Lewandowscy obecnie spędzają czas w Monachium. Odwołanie rozgrywek Bundesligi zbytnio nie zmieniło planów Roberta, gdyż snajper i tak nie mógłby grać w marcowych spotkaniach Bayernu z powodu kontuzji, którą aktualnie leczy. Mógł jedynie kibicować swoim kolegom, którzy w ostatnim czasie dzielnie walczyli bez niego w lidze niemieckiej oraz Pucharze Niemiec, co obecnie jest już - przynajmniej w najbliższym czasie - niemożliwe.
Teraz w Polsce zdecydowano się natomiast wprowadzić stan zagrożenia epidemicznego, co ma walny wpływ na Polaków mieszkających za granicą. Co kryje się pod tym terminem? Obywatele RP, znajdujący się poza granicami kraju mogą wrócić ,ale zostaną skierowani na dwutygodniową, przymusową kwarantannę. Do kraju wpuszczone zostaną samoloty czarterowe z Polakami. Obywatele będą mogli wrócić do Polski także transportem kołowym, czyli samochodami osobowymi, busami i autokarami. Natomiast wszystkie międzynarodowe pasażerskie połączenia lotnicze i kolejowe zostaną zawieszone.
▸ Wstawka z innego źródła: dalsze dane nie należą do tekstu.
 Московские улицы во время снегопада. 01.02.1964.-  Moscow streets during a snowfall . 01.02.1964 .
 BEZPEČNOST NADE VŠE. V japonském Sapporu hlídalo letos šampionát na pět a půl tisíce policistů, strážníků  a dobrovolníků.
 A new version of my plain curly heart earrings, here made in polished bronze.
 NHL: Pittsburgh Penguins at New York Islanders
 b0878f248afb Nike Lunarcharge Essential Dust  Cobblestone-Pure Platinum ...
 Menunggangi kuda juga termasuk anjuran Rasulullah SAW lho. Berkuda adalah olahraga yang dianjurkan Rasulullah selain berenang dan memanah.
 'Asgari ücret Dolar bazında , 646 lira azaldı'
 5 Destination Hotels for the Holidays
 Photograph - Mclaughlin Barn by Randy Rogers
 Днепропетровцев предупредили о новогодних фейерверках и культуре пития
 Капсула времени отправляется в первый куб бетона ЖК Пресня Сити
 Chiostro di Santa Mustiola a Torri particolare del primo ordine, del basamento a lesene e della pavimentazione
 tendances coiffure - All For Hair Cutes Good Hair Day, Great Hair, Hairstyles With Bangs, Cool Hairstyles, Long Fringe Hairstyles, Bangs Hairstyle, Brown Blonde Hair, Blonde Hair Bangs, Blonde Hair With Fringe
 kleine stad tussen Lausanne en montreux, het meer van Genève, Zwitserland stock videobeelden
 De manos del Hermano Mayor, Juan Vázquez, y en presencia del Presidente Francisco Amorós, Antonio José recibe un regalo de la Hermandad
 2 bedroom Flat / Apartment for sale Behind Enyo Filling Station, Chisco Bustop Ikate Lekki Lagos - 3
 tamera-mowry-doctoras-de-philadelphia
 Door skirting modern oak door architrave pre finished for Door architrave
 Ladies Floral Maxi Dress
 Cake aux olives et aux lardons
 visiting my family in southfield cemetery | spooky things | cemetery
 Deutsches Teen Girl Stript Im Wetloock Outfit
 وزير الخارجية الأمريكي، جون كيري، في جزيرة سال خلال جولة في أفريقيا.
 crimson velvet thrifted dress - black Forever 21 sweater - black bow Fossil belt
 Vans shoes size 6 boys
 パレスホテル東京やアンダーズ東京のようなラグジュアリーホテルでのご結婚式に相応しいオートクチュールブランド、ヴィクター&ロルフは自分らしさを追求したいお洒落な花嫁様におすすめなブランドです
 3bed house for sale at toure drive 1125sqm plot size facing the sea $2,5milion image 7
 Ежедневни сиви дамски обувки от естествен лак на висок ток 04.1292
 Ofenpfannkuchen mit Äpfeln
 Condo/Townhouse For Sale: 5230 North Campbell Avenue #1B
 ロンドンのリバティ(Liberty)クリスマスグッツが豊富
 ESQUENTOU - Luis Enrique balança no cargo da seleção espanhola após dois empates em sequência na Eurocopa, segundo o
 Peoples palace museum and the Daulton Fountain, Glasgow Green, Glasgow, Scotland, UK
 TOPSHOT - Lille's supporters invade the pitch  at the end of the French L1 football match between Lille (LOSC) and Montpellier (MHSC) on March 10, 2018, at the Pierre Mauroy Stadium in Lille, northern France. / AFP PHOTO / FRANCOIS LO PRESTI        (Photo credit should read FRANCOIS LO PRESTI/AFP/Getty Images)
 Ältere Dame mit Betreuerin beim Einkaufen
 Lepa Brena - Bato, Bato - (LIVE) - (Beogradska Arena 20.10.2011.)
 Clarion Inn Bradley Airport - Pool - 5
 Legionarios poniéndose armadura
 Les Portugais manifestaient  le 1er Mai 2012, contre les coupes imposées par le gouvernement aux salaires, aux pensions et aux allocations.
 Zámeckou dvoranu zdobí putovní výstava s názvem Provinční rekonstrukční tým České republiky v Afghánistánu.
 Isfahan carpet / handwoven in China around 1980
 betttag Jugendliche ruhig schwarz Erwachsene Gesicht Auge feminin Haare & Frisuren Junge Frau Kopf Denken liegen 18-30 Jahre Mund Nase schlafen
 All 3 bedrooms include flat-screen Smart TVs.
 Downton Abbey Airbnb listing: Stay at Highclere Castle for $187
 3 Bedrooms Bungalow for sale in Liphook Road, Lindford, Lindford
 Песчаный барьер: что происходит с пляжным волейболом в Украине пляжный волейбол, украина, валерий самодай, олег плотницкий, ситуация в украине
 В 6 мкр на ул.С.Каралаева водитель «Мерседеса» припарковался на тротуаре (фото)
Jeżeli więc Anna i Robert Lewandowscy zdecydowaliby się na powrót do Polski, to musieliby poddać się 14-dniowej kwarantannie. Nic jednak nie wiadomo o tym, że para planuje ponowną wizytę nad Wisłą. Póki co wszyscy odpowiedzialni ludzie stosują się do poleceń rządu i spędzają jak najwięcej czasu we własnych domach, poddając się spokojnym kwarantannom.